## Source excerpt:
In this study, we introduce some conditions for the existence and uniqueness of solutions for the initial value problems of iterative equations. We also determine the Burton stability of such equations. The arbitrary order case is taken in the sense of Riemann-Liouville fractional operators, as well as Caputo derivative.

2 Preliminaries

This section deals with some preliminaries and notations regarding fractional calculus.

Fractional calculus originated from the Riemann-Liouville definition of fractional integral of order α in the form
$$I^{\alpha}_{a}\psi(t)=\int^{t}_{a} \frac{(t-\tau)^{\alpha-1}}{\Gamma (\alpha)}f(\tau)\,d\tau, $$
where ψ is continuous.

Dataset rows:
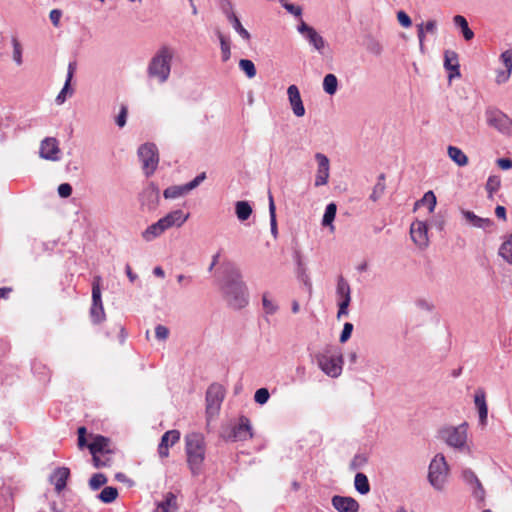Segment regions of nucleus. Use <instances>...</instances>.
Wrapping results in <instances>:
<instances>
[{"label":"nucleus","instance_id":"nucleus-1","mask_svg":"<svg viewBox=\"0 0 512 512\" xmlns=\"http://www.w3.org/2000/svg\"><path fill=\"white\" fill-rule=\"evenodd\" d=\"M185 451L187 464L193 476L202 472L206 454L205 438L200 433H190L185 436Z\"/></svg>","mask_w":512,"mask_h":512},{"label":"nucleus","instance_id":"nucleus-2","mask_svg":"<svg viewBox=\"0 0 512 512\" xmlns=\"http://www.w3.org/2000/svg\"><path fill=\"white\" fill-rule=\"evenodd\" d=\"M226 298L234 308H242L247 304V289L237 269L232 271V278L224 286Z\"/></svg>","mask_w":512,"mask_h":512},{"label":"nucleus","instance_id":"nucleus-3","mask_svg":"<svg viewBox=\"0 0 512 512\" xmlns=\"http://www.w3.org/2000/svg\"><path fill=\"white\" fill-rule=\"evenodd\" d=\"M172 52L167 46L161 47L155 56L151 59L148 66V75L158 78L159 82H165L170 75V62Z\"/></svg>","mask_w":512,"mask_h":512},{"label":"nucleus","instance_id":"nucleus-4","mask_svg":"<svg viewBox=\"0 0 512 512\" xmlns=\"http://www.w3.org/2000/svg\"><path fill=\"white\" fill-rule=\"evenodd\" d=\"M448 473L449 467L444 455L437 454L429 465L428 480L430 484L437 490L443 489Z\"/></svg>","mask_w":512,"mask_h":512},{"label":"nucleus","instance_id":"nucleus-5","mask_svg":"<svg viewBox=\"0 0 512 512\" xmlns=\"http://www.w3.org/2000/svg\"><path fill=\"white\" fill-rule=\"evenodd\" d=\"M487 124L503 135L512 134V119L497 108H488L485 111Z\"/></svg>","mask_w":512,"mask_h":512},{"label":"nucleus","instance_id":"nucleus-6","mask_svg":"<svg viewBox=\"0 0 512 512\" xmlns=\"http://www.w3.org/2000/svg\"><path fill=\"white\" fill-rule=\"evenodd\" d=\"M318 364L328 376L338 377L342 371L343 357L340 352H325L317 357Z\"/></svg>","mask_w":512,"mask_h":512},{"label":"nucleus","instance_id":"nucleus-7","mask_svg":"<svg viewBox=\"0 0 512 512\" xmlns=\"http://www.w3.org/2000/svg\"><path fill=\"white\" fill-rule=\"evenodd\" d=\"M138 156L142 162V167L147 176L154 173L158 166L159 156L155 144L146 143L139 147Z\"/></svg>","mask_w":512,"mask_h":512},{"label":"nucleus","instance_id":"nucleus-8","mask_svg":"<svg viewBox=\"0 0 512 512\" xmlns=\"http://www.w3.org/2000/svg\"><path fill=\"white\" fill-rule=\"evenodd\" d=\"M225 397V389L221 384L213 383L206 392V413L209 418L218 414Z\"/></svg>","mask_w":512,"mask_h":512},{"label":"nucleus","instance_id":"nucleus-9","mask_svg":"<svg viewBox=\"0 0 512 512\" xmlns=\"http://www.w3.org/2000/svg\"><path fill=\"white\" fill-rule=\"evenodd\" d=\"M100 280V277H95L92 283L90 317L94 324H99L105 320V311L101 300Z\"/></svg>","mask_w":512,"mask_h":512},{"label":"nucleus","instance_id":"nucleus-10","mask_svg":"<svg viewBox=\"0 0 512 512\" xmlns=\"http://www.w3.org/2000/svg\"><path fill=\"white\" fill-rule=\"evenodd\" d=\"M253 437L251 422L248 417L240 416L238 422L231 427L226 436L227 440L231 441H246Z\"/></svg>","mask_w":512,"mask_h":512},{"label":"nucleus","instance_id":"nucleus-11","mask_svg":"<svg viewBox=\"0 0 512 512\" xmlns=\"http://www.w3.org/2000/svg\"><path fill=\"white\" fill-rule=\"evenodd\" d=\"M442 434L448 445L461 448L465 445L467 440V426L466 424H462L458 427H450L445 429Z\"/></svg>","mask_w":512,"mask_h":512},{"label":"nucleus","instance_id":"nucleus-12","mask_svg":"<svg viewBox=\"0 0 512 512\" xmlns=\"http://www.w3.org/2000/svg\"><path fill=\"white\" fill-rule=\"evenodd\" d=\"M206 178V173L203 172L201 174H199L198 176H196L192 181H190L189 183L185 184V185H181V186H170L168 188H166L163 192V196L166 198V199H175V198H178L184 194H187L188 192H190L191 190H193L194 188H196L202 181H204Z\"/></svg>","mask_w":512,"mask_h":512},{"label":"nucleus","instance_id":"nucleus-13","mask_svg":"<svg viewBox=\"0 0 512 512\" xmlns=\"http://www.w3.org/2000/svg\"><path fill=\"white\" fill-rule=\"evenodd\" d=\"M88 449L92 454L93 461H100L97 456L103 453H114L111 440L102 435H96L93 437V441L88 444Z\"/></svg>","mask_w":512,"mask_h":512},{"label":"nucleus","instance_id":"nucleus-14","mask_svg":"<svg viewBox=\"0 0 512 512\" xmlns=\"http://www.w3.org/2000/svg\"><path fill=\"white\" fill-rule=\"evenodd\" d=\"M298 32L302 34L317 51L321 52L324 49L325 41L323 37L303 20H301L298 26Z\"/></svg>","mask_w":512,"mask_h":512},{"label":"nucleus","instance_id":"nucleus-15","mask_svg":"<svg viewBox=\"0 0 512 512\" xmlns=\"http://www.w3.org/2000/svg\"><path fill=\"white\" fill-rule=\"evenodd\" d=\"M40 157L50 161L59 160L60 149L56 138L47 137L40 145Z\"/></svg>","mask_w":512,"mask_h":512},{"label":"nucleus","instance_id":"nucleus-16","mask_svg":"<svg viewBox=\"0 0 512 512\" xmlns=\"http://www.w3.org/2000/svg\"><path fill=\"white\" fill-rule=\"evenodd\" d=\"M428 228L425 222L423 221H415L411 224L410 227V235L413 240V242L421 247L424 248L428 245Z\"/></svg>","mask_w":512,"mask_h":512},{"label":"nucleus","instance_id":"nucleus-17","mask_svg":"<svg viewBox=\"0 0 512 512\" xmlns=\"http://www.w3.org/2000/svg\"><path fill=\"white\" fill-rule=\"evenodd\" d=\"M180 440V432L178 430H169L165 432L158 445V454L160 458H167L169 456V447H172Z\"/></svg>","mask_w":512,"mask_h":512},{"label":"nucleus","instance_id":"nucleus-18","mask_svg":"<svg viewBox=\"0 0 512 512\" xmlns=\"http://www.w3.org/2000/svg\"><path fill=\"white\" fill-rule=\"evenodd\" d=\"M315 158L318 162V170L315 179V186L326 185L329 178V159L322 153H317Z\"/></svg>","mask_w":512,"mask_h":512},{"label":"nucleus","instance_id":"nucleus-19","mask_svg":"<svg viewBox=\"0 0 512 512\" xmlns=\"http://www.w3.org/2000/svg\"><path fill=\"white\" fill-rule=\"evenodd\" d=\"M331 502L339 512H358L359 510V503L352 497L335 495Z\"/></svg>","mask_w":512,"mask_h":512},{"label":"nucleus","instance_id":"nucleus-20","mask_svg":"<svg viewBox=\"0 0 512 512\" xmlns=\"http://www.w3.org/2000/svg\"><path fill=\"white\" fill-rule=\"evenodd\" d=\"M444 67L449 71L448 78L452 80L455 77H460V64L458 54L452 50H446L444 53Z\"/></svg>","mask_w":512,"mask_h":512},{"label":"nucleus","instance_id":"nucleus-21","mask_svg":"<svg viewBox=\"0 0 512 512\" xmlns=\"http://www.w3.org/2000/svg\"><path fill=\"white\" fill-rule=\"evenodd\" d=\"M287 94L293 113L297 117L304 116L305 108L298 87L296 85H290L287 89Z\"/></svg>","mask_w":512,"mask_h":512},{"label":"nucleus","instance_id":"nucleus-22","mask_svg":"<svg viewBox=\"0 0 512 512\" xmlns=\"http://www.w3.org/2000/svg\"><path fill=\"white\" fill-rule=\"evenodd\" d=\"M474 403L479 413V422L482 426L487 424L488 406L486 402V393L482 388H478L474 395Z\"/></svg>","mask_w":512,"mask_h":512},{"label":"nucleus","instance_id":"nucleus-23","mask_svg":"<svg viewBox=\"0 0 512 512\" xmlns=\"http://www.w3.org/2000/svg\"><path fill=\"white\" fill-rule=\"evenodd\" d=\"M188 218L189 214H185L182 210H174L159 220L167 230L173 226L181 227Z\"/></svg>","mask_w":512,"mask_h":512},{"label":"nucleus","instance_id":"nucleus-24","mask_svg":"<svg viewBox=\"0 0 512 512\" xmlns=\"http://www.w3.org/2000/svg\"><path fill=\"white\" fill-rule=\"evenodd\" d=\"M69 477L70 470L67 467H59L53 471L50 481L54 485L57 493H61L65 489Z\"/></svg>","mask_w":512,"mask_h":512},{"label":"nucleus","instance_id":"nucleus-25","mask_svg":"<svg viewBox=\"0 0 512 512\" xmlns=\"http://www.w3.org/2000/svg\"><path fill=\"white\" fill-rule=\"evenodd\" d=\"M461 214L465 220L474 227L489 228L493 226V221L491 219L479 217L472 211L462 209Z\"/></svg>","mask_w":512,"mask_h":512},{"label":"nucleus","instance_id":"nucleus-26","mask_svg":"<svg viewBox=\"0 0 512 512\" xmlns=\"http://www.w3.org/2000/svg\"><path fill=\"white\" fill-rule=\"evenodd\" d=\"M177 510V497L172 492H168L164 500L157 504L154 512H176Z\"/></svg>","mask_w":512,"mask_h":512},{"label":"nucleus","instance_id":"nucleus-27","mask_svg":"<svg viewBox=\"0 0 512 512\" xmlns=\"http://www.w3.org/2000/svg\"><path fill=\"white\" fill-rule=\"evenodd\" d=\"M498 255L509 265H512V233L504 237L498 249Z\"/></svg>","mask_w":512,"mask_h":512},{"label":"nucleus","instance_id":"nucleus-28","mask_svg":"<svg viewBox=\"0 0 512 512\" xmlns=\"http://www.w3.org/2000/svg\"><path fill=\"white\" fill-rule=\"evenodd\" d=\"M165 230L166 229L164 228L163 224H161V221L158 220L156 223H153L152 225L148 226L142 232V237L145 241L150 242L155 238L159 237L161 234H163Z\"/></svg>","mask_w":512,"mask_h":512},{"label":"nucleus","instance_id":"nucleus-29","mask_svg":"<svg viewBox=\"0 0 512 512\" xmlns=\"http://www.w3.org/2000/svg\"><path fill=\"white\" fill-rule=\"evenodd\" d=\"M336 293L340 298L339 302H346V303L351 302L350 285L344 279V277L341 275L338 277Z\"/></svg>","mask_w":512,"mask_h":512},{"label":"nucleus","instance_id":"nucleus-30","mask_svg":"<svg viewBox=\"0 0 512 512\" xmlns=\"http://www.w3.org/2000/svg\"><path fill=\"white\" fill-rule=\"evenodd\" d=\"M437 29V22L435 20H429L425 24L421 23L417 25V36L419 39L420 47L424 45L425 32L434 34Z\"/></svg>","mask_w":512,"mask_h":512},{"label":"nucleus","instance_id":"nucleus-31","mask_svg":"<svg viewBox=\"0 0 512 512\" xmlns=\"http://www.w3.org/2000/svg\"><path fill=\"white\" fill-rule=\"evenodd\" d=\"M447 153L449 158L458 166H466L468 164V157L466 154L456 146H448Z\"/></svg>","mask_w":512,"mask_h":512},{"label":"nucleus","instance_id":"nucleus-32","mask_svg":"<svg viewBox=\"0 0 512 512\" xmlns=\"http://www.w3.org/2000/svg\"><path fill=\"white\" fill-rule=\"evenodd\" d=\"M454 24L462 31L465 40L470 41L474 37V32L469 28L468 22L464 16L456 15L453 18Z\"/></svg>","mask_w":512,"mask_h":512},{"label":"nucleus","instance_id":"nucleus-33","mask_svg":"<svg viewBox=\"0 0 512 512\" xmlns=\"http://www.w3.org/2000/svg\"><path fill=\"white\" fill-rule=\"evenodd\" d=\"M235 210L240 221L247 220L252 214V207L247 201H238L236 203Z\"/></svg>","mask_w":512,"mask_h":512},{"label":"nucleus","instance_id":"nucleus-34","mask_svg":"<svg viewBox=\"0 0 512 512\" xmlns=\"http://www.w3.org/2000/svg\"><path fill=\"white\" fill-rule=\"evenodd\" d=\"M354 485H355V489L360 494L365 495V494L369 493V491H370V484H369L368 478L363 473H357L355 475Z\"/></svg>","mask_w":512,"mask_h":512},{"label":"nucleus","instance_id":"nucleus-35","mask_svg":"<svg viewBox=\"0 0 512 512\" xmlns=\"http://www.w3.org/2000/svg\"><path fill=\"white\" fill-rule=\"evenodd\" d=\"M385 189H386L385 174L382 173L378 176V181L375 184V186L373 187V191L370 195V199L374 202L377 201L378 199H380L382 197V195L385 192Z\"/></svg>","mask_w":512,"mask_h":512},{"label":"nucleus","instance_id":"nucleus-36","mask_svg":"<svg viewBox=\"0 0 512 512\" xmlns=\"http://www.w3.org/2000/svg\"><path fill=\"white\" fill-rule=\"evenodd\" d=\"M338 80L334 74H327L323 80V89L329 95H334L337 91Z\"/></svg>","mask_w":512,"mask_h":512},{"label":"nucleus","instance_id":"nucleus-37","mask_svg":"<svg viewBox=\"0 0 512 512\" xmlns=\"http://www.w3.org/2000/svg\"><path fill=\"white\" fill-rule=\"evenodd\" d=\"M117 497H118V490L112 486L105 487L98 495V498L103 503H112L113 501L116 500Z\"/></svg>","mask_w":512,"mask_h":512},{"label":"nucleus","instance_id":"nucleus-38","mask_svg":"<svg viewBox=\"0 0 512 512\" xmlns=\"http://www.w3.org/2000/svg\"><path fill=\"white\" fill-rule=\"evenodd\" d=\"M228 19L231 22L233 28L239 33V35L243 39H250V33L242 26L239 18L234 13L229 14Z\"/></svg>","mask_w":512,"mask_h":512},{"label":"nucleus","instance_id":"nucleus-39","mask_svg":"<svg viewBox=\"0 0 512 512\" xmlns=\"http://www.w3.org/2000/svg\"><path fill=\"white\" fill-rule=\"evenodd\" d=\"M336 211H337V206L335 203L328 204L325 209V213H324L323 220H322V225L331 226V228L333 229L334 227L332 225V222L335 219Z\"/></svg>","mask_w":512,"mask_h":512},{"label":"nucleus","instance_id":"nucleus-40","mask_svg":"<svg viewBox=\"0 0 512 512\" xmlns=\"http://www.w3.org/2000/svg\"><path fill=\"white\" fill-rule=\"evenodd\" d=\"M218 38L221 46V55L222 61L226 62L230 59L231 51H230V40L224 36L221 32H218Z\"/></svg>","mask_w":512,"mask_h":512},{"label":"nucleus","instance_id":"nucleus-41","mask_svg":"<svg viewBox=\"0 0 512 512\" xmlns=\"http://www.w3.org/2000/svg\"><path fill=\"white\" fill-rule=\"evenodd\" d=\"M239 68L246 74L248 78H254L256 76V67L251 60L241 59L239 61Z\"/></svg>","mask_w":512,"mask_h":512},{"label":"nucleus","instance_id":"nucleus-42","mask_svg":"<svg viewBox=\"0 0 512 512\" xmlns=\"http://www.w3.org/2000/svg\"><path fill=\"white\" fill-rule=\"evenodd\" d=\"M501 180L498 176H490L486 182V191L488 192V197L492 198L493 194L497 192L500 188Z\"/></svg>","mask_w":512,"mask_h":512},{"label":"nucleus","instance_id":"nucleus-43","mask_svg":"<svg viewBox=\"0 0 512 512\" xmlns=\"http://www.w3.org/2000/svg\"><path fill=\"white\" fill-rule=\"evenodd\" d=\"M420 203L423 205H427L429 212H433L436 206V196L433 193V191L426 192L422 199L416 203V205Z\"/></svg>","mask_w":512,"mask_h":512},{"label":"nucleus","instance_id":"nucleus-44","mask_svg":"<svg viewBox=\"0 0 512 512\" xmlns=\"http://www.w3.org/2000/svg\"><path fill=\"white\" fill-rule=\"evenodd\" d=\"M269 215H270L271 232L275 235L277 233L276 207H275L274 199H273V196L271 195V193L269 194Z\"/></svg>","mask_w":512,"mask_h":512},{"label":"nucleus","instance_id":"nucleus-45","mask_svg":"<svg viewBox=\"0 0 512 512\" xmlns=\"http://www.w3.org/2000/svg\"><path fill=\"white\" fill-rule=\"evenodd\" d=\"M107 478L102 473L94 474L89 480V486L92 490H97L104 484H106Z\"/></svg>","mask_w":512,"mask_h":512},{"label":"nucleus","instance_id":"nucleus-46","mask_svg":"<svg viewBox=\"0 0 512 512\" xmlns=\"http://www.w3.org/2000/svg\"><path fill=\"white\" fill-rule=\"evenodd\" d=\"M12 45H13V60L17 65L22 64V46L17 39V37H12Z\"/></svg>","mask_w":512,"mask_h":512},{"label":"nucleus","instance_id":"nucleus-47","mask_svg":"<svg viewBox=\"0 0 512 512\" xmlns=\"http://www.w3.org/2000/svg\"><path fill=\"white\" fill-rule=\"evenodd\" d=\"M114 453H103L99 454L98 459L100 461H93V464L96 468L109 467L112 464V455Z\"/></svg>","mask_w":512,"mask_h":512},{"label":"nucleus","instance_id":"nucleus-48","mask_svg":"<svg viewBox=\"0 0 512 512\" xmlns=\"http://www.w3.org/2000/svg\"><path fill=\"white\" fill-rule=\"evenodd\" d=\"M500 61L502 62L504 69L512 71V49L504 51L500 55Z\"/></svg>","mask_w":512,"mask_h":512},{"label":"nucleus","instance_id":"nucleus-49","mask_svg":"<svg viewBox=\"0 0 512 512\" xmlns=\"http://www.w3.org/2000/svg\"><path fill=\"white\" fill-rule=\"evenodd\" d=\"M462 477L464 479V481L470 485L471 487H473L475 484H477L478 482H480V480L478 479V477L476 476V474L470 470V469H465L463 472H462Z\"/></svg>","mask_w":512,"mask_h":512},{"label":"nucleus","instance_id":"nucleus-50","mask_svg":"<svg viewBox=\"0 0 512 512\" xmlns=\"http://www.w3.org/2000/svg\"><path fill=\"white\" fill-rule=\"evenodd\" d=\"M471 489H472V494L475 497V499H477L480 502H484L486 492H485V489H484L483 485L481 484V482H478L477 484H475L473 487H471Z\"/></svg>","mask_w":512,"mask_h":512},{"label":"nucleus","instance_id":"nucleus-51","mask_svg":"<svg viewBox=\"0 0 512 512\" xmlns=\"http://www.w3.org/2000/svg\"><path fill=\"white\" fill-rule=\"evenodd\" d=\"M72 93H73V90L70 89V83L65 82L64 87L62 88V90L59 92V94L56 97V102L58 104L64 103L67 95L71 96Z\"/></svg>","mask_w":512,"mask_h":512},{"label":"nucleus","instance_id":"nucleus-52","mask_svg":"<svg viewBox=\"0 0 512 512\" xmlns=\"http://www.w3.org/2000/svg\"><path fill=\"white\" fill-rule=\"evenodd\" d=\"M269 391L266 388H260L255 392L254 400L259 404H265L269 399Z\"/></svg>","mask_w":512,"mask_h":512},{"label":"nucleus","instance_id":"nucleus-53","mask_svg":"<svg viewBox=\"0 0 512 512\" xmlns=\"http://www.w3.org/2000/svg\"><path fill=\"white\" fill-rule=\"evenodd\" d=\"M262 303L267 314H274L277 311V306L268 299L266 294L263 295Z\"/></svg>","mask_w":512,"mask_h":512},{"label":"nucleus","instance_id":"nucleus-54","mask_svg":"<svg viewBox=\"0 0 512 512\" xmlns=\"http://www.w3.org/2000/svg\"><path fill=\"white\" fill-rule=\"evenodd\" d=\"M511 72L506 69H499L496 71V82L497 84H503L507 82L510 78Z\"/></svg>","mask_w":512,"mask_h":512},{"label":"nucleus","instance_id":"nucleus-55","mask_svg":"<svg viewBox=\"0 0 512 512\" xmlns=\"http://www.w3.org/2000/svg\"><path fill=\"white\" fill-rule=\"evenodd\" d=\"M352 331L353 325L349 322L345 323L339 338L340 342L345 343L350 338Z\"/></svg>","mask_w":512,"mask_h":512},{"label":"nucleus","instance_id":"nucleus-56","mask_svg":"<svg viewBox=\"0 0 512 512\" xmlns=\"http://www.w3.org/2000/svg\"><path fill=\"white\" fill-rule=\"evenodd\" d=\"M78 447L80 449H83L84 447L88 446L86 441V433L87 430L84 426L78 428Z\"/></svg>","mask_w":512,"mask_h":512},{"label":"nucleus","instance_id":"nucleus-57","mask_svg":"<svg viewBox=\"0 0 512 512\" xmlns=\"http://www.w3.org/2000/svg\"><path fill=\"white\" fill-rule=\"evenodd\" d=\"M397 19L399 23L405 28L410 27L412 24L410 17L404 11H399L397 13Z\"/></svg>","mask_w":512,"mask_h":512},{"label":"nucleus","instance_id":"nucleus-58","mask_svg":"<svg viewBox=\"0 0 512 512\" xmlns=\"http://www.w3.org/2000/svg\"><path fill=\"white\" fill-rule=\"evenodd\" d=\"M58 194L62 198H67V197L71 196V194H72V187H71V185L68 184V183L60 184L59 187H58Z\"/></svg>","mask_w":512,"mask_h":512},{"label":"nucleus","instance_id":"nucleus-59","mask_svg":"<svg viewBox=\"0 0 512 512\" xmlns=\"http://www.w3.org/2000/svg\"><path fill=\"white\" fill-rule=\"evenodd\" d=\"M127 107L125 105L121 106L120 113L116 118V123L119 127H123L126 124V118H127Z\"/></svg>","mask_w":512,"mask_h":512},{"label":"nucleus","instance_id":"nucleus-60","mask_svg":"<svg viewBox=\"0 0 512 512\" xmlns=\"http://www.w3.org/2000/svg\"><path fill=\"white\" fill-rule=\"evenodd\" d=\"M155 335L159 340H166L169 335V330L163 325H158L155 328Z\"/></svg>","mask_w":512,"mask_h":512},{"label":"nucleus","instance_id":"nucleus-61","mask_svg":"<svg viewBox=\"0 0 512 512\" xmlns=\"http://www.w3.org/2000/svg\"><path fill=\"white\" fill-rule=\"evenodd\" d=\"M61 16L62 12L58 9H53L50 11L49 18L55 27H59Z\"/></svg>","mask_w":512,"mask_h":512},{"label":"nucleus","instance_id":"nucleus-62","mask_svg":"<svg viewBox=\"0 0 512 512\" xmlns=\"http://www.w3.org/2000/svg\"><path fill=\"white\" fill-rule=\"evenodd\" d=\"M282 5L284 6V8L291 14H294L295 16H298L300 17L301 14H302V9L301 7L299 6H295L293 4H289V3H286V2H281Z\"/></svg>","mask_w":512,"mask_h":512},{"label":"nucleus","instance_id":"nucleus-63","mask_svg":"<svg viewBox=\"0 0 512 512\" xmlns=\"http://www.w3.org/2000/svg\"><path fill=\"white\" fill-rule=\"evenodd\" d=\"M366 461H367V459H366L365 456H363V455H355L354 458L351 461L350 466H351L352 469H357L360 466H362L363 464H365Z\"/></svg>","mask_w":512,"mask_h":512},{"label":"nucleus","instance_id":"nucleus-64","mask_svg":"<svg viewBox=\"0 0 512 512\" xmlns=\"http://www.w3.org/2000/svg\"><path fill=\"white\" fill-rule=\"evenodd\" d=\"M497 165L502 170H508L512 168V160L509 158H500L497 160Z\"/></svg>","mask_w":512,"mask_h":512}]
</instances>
---
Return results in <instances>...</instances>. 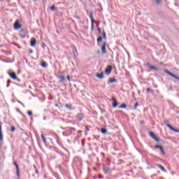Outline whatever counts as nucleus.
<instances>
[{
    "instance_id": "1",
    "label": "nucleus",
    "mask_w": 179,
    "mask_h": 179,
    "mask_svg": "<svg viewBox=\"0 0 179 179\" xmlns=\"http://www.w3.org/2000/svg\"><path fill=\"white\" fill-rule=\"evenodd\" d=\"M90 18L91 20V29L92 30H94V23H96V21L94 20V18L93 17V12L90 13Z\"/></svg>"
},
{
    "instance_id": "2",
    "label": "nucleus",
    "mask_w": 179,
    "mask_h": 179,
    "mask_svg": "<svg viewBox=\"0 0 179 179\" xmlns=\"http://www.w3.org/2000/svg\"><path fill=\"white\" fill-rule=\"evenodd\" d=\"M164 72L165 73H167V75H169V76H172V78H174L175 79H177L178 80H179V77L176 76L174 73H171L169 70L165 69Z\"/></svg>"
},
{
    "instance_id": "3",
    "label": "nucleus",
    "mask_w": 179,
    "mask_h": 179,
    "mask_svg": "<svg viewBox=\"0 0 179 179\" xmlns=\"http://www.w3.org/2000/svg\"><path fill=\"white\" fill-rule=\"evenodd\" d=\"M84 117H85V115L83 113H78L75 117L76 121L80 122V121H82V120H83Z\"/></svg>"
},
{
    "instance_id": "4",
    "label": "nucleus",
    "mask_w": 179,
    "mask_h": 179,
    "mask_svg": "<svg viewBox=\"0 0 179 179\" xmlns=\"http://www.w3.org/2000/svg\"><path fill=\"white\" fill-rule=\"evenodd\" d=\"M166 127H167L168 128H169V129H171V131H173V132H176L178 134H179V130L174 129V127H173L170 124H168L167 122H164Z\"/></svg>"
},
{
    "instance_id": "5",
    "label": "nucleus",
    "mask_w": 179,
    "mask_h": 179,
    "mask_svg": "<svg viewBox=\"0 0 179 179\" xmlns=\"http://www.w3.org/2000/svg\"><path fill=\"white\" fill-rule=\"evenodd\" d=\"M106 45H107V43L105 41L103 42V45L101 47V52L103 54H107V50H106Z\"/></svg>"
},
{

## Exercise requirements:
**1)** Reproduce the fractional calculus excerpt word for word, starting with "In this study, we" and going on through "regarding fractional calculus.".
**2)** List every personal surname that appears in the fractional calculus excerpt, in order of first appearance.

## Answers to each task:
**1)**
In this study, we introduce some conditions for the existence and uniqueness of solutions for the initial value problems of iterative equations. We also determine the Burton stability of such equations. The arbitrary order case is taken in the sense of Riemann-Liouville fractional operators, as well as Caputo derivative.

2 Preliminaries

This section deals with some preliminaries and notations regarding fractional calculus.

**2)** Burton, Riemann, Liouville, Caputo